Né à Beyrouth en 1960, Samir Kassir était éditorialiste au grand quotidien An-Nahar et professeur d’histoire contemporaine à l’université Saint-Joseph. Il a été assassiné le 2 juin 2005 à Beyrouth, dans un attentat à la voiture piégée. Il est l’auteur de plusieurs livres parmi lesquels Histoire de Beyrouth (Fayard, 2003) et Liban, le printemps inachevé (édition posthume, Sindbad/Actes Sud, 2006).

LA CRITIQUE EVENE par Étienne SORIN

Dans son avant-propos à ‘Considérations sur le malheur arabe’, Samir Kassir énonce clairement « d’où il parle », comme l’on disait chez les marxistes dans les années 70 : « L’auteur de ces considérations est un Arabe du Machrek, laïque (…) acculturé et même occidentalisé – pourquoi écrirait-il sinon en français ? – mais ne se percevant pas comme un aliéné à une culture étrangère et, en tout cas, peu désireux d’éradiquer ceux qui ne pensent pas comme lui. » Né à Beyrouth en 1960, assassiné dans un attentat à la voiture piégée dans cette même ville en 2005, Samir Kassir était éditorialiste au quotidien An-Nahar et professeur d’histoire contemporaine à l’université Saint-Joseph, auteur de plusieurs livres (‘Histoire de Beyrouth’, ‘Liban, le printemps inachevé’). Il écrit ‘Considérations sur le malheur arabe’ en 2004, dans le sillage du 11 septembre. La mort de Ben Laden et le « printemps arabe » ne rendent pas pour autant caduques ces considérations. Au contraire, le contexte actuel démontre l’acuité et l’originalité du regard de l’essayiste sur le monde arabe.

Du Golfe à l’Océan, le malheur dont parle Kassir est d’abord un sentiment d’impuissance.

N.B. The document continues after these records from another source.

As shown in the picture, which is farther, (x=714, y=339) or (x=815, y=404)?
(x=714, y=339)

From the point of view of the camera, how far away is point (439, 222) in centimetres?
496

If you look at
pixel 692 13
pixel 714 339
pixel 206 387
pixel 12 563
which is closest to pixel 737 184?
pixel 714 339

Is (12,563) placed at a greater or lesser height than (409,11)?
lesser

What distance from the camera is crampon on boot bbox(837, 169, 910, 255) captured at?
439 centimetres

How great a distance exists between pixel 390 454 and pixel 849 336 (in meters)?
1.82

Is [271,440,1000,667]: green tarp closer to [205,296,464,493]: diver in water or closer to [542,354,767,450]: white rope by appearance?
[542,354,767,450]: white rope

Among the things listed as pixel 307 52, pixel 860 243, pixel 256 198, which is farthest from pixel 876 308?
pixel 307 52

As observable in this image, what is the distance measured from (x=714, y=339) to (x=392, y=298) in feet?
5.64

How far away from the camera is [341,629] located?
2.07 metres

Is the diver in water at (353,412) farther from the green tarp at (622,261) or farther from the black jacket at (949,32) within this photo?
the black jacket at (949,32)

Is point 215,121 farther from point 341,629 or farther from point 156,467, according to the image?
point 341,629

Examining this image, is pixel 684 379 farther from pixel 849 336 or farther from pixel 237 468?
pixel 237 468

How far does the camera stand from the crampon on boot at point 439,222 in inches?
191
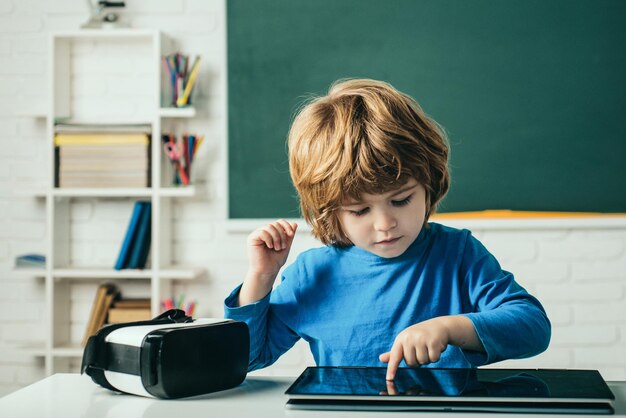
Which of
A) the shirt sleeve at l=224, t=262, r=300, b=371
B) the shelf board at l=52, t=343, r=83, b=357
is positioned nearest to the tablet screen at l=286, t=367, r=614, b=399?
the shirt sleeve at l=224, t=262, r=300, b=371

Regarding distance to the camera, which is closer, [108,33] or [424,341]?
[424,341]

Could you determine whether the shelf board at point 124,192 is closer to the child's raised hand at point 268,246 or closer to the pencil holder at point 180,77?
the pencil holder at point 180,77

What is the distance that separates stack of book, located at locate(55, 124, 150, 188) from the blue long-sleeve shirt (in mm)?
1772

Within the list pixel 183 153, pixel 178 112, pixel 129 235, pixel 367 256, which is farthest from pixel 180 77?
pixel 367 256

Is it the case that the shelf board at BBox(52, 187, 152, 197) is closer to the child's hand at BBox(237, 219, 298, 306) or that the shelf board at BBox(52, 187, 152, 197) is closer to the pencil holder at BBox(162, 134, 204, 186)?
the pencil holder at BBox(162, 134, 204, 186)

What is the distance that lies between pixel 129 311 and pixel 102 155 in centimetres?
59

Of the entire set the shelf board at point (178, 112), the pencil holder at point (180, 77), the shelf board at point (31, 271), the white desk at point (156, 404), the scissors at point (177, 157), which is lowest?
the shelf board at point (31, 271)

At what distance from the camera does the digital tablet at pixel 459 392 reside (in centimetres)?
75

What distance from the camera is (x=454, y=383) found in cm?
82

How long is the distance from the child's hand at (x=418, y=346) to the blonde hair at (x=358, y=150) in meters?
0.25

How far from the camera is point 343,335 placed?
115cm

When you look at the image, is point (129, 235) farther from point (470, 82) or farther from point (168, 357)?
point (168, 357)

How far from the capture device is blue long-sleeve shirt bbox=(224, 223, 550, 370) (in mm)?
1146

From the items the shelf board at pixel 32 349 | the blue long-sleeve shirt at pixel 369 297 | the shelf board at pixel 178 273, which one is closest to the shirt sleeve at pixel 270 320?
the blue long-sleeve shirt at pixel 369 297
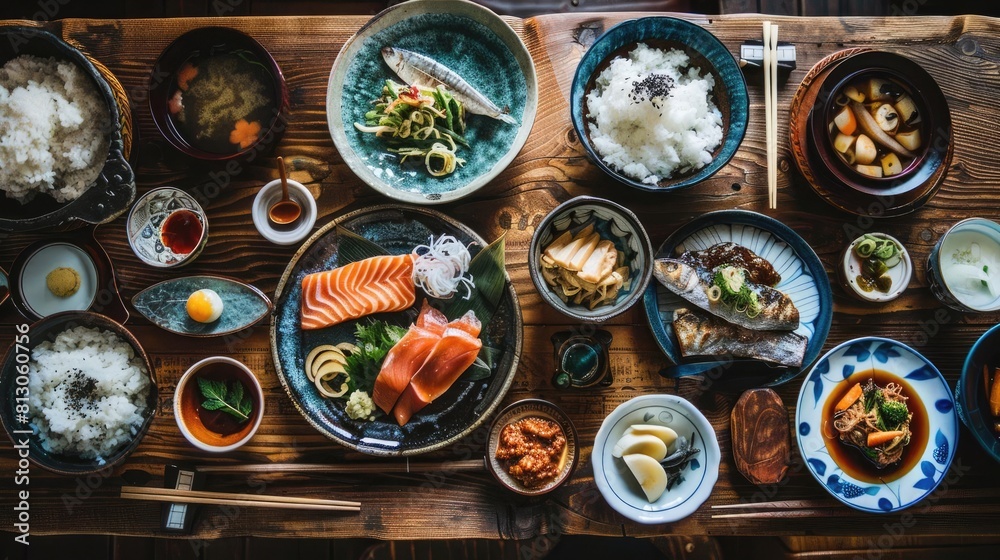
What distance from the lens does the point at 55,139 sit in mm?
2475

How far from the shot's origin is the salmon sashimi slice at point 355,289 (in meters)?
2.55

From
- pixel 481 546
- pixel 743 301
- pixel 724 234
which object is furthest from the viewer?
pixel 481 546

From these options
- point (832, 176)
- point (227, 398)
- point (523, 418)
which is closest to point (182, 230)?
point (227, 398)

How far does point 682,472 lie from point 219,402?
2047 millimetres

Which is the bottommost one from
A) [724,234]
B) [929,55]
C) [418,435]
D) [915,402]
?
[915,402]

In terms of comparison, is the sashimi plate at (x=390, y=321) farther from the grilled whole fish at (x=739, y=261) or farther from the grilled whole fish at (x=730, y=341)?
the grilled whole fish at (x=739, y=261)

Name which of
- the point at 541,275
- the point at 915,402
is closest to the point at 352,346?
the point at 541,275

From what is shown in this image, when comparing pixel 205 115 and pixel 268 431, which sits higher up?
pixel 205 115

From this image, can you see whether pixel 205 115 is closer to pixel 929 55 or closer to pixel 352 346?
pixel 352 346

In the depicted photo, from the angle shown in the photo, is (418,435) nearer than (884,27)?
Yes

Eclatant au moment de la guerre en Irak, retardée par la société civile internationale, certainement pas par les « masses arabes ». Tout aussi évident et beaucoup plus profond concernant la Palestine - Kassir écrit ces lignes au moment où Israël érige le mur de séparation. Seule faction à échapper à la frustration, l’islamisme radical : « Même la dénonciation de la « croisade » occidentale a chez eux valeur de confirmation d’une supériorité de la victime à laquelle il est juste demandé de s’assumer comme victime et de gagner par là le paradis. » Cette impuissance dans les relations internationales se conjugue à un déficit démocratique, décrit ici tout en nuances. Ce qui n’empêche pas ce constat implacable : « Le monde arabe reste le seul système régional où cette tare est partagée par pratiquement tous les pays, si bien que la dictature proprement dite, serait-elle limitée à deux ou trois pays, l’Irak hier, la Syrie et la Libye toujours, colore le reste et relativisant les pseudo-démocraties, nivelle par le bas les libertés. » En conclusion de cet essai vif mais non polémique, l’auteur ne condamne pas les Arabes à vivre en dehors de la modernité. Nulle fatalité, mais une nécessité : « que les Arabes abandonnent le fantasme d’un passé inégalable pour voir enfin en face leur histoire réelle. En attendant de lui être fidèles. » Les révolutions en cours, aussi incertaines soient-elles, répondent à cette injonction.